■ TEXT PROVIDED ■
# # # # #

- Born: Bernice Jones April 2, 1950 The Bronx, New York, U.S.
- Died: August 24, 2003 (aged 53) North Shore University Hospital, Queens, New York, U.S.
- Occupation: Political activist
- Known for: Former member of the Black Panther Party

= Safiya Bukhari =

American political activist (1950–2003)

Safiya Bukhari (born Bernice Jones; April 2, 1950 – August 24, 2003) was an American member of the Black Panther Party. She was a co-founder of the Free Mumia Abu-Jamal Coalition (NYC) and the Jericho Movement for U.S. Political Prisoners and Prisoners of War, and was the vice president of the Republic of New Afrika.

== Early life ==
She was born in The Bronx in 1950, one of ten children in a "devoutly Christian, middle-class family." She planned on becoming a doctor and attended New York City Community College as a premed student, pledging at the college's only integrated sorority. Bukhari's political awakening did not happen until college. On a sorority trip, she encountered a Black Panther member selling newspapers who asked if she and her friends wanted to volunteer with the Free Breakfast for Children program.

# # # # #

Stored items

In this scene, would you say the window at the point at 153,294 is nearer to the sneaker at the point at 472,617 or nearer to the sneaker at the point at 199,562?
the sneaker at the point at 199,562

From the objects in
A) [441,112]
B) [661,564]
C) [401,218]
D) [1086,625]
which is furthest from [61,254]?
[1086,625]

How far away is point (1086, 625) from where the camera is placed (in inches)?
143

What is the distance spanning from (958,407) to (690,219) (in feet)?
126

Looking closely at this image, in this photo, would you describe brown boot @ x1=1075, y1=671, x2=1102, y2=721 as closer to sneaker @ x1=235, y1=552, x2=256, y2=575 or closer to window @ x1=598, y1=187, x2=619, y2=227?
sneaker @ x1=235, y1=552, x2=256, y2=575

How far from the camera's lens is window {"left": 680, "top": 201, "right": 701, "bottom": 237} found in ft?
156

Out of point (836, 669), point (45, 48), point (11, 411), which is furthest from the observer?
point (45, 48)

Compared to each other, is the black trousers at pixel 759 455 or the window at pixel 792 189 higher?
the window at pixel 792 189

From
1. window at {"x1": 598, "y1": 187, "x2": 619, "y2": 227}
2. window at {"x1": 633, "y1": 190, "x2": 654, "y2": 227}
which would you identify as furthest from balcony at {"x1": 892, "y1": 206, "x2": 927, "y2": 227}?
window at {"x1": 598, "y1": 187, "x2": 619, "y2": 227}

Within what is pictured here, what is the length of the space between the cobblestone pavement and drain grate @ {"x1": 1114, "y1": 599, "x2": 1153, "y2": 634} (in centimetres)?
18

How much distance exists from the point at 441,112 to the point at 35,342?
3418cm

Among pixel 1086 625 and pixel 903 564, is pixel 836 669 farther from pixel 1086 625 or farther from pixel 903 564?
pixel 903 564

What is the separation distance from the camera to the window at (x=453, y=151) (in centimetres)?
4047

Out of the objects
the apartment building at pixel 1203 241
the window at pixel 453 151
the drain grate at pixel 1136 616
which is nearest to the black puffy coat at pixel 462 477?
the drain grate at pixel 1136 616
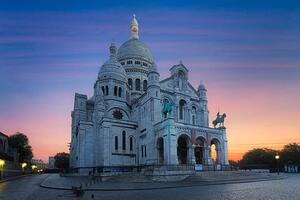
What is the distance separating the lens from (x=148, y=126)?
50.6 meters

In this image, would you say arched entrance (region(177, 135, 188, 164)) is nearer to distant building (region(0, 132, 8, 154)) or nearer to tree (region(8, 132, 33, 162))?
distant building (region(0, 132, 8, 154))

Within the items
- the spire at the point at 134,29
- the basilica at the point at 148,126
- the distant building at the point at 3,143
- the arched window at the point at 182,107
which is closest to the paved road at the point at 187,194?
the basilica at the point at 148,126

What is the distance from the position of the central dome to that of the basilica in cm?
982

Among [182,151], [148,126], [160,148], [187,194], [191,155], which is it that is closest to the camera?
[187,194]

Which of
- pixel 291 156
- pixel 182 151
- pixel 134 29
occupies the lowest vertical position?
pixel 291 156

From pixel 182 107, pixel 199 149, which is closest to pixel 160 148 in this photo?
pixel 199 149

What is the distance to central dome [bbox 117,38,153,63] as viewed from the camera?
7406cm

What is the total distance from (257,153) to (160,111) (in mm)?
57249

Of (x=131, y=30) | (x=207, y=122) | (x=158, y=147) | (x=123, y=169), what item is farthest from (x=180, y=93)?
(x=131, y=30)

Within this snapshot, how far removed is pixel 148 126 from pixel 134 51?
30346 millimetres

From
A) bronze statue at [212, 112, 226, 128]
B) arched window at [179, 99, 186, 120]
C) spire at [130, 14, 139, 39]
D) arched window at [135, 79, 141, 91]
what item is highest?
spire at [130, 14, 139, 39]

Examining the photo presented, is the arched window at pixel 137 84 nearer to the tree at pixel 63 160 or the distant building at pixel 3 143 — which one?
the distant building at pixel 3 143

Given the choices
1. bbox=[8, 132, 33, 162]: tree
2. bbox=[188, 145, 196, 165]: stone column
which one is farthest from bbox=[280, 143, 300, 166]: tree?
bbox=[8, 132, 33, 162]: tree

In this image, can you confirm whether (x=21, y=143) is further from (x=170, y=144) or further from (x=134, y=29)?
(x=170, y=144)
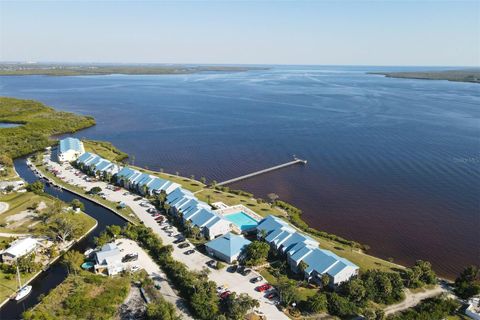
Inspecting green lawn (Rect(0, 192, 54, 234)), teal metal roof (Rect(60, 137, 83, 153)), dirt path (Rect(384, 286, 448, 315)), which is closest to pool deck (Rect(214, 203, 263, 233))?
dirt path (Rect(384, 286, 448, 315))

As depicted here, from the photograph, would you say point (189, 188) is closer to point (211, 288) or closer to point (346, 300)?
point (211, 288)

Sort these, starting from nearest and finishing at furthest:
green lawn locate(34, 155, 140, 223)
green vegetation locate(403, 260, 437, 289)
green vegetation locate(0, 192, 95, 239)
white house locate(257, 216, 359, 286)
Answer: green vegetation locate(403, 260, 437, 289), white house locate(257, 216, 359, 286), green vegetation locate(0, 192, 95, 239), green lawn locate(34, 155, 140, 223)

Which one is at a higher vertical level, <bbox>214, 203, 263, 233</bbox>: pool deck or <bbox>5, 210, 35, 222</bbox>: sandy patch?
<bbox>214, 203, 263, 233</bbox>: pool deck

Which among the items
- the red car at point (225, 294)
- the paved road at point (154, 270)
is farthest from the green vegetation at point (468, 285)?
→ the paved road at point (154, 270)

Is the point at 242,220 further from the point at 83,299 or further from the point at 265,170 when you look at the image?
the point at 265,170

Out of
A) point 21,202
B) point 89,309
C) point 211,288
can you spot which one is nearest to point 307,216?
point 211,288

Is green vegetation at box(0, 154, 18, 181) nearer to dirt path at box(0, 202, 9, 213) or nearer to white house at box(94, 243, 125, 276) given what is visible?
dirt path at box(0, 202, 9, 213)
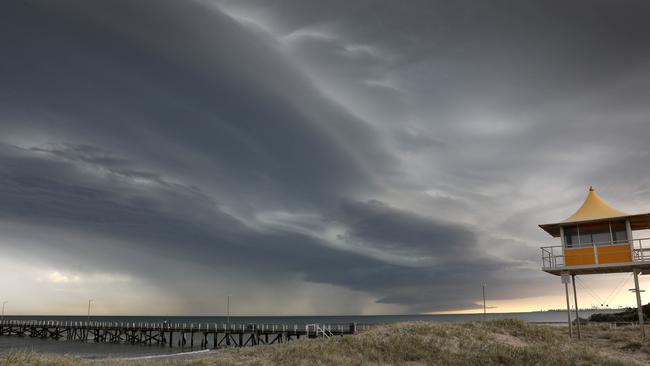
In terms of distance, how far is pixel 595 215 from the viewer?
3238 cm

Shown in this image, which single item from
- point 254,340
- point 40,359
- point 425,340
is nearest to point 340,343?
point 425,340

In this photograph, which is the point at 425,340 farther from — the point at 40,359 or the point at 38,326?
the point at 38,326

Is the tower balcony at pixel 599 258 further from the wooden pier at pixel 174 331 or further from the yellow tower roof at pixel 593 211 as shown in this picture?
the wooden pier at pixel 174 331

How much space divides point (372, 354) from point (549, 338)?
1197 cm

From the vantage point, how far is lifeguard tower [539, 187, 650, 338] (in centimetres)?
3070

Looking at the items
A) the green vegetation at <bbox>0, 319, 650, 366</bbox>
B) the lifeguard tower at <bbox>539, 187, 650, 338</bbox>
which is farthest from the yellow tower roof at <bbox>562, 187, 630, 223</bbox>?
the green vegetation at <bbox>0, 319, 650, 366</bbox>

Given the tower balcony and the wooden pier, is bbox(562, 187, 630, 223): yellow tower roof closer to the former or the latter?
the tower balcony

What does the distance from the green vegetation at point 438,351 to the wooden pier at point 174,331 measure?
25063mm

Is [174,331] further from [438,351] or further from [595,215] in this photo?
[595,215]

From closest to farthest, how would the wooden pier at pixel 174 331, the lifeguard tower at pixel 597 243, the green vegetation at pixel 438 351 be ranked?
the green vegetation at pixel 438 351 < the lifeguard tower at pixel 597 243 < the wooden pier at pixel 174 331

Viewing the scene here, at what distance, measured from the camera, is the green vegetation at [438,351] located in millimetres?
20844

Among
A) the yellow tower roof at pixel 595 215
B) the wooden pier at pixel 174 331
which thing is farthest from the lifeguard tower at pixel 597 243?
the wooden pier at pixel 174 331

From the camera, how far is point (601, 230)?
1268 inches

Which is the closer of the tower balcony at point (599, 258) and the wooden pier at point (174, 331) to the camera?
the tower balcony at point (599, 258)
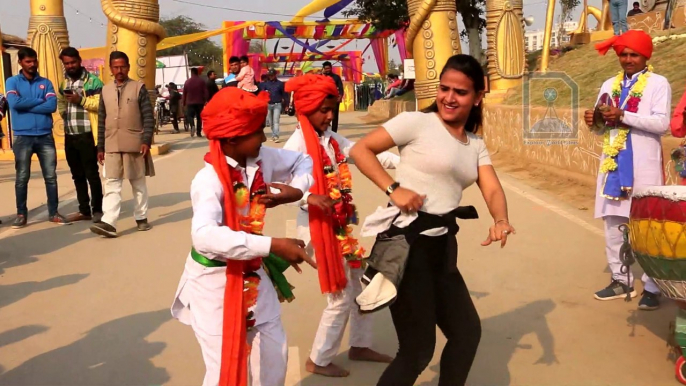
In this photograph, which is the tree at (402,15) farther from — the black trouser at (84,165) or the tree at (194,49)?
the tree at (194,49)

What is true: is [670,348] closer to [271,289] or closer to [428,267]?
[428,267]

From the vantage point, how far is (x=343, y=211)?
401 centimetres

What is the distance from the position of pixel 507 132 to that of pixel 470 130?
34.4ft

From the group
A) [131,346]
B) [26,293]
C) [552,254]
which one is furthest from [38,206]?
[552,254]

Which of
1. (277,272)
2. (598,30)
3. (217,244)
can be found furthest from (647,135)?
(598,30)

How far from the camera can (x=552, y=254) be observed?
637 cm

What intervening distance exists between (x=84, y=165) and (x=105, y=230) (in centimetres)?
106

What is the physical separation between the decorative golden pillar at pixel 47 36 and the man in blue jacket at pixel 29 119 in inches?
300

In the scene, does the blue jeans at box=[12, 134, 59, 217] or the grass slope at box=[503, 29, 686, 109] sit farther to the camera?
the grass slope at box=[503, 29, 686, 109]

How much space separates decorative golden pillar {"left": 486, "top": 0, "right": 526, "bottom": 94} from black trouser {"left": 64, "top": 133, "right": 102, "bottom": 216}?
10.2 m

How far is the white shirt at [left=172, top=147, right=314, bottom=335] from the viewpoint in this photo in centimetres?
261

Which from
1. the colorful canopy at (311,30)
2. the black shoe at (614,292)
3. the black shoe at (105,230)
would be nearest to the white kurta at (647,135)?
the black shoe at (614,292)

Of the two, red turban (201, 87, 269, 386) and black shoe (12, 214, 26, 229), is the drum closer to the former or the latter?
red turban (201, 87, 269, 386)

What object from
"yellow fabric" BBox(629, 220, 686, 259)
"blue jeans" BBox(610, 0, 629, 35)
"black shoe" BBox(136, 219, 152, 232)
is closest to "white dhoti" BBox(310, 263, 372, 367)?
"yellow fabric" BBox(629, 220, 686, 259)
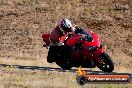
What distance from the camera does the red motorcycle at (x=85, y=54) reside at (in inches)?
631

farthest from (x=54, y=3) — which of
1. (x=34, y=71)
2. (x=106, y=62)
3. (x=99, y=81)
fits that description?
(x=99, y=81)

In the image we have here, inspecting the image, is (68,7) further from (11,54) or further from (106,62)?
(106,62)

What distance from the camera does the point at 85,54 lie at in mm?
16594

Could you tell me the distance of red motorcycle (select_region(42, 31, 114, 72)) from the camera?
52.5ft

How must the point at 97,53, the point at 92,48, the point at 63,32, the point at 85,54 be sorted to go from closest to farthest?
the point at 97,53 < the point at 92,48 < the point at 85,54 < the point at 63,32

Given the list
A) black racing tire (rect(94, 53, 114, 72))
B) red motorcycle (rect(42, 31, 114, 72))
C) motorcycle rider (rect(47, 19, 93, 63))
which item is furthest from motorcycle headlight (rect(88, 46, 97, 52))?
motorcycle rider (rect(47, 19, 93, 63))

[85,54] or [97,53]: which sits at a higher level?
[97,53]

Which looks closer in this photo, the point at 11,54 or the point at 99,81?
the point at 99,81

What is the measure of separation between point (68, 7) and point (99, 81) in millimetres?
29097

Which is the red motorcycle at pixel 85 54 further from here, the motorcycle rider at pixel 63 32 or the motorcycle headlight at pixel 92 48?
the motorcycle rider at pixel 63 32

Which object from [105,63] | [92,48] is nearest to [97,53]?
[92,48]

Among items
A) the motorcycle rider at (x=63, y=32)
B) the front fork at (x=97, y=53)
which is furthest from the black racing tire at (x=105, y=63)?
the motorcycle rider at (x=63, y=32)

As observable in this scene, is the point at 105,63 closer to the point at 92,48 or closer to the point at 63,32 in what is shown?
the point at 92,48

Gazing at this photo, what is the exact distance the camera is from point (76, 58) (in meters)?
17.0
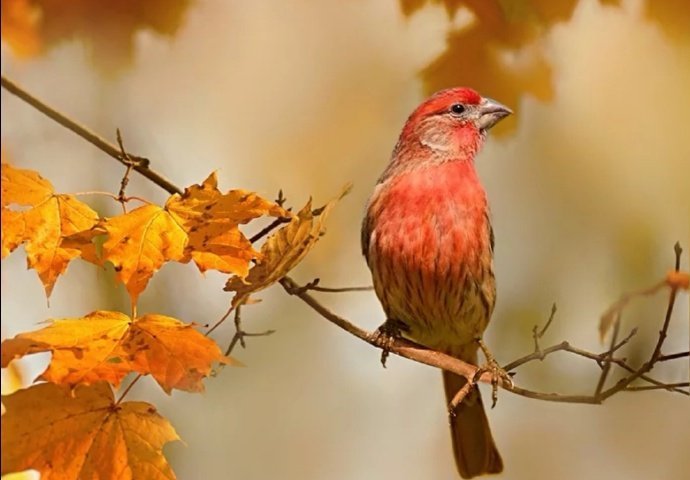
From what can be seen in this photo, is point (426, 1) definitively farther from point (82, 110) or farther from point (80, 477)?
point (80, 477)

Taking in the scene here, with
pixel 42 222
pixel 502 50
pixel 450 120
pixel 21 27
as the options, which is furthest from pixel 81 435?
pixel 502 50

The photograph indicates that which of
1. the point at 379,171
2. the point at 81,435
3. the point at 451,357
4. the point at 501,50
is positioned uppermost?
the point at 501,50

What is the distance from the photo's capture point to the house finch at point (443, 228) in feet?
3.66

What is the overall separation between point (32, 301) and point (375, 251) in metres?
0.42

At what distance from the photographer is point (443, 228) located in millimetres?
1113

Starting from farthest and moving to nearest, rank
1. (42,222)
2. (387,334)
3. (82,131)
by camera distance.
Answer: (387,334) < (82,131) < (42,222)

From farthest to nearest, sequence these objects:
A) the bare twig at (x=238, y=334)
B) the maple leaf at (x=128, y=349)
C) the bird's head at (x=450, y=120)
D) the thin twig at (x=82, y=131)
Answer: the bird's head at (x=450, y=120), the bare twig at (x=238, y=334), the thin twig at (x=82, y=131), the maple leaf at (x=128, y=349)

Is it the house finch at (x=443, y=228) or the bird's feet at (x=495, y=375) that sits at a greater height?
the house finch at (x=443, y=228)

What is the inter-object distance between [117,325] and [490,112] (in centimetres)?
55

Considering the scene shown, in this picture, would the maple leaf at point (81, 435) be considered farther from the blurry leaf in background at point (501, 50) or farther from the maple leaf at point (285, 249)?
the blurry leaf in background at point (501, 50)

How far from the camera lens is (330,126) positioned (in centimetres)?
111

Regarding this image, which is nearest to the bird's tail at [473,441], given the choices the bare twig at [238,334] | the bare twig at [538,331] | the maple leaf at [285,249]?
the bare twig at [538,331]

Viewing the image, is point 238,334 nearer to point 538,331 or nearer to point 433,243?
point 433,243

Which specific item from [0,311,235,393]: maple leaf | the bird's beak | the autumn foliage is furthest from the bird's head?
[0,311,235,393]: maple leaf
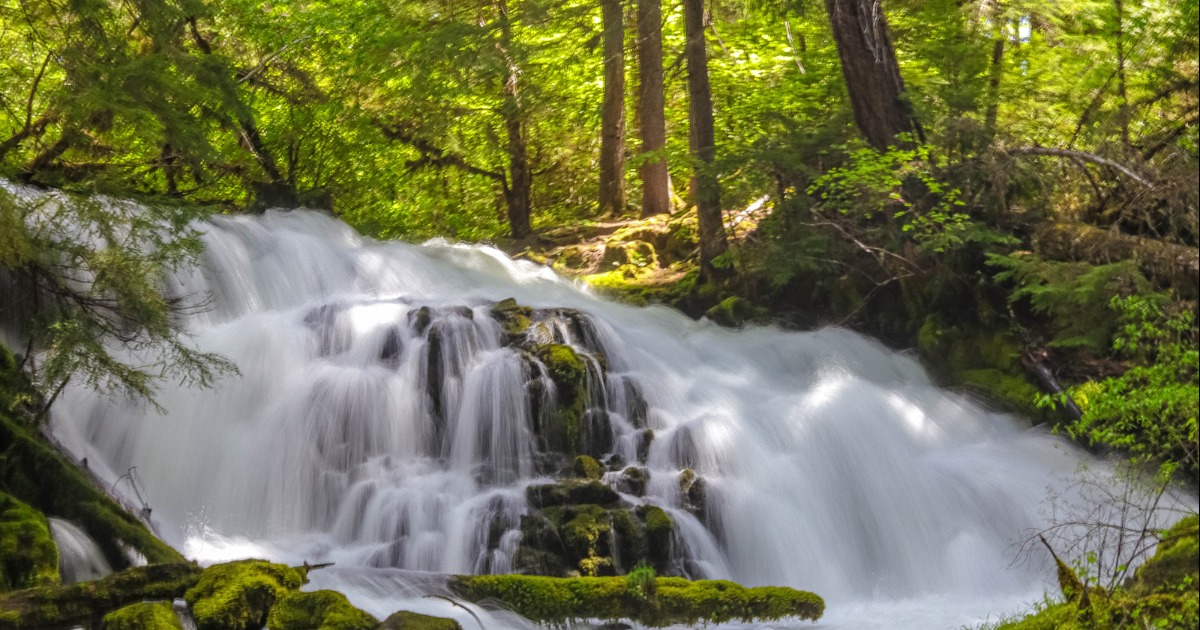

# # # # #

■ REQUIREMENT 1 ■
Reproduce the passage of the Safiya Bukhari profile starting at "Safiya Bukhari (born" and ending at "of New Afrika.".
■ REQUIREMENT 2 ■
Answer the following questions using the Safiya Bukhari profile.
(a) At which hospital did Bukhari die?
(b) Which college did she attend as a premed student?
(c) What position did she hold in the Republic of New Afrika?
■ REQUIREMENT 3 ■
List every organization that the Safiya Bukhari profile says Bukhari belonged to, co-founded, or held an office in.

■ PROBLEM SOLUTION 1 ■
Safiya Bukhari (born Bernice Jones; April 2, 1950 – August 24, 2003) was an American member of the Black Panther Party. She was a co-founder of the Free Mumia Abu-Jamal Coalition (NYC) and the Jericho Movement for U.S. Political Prisoners and Prisoners of War, and was the vice president of the Republic of New Afrika.

■ PROBLEM SOLUTION 2 ■
(a) North Shore University Hospital, Queens, New York
(b) New York City Community College
(c) Vice president

■ PROBLEM SOLUTION 3 ■
- Black Panther Party
- Free Mumia Abu-Jamal Coalition (NYC)
- Jericho Movement for U.S. Political Prisoners and Prisoners of War
- Republic of New Afrika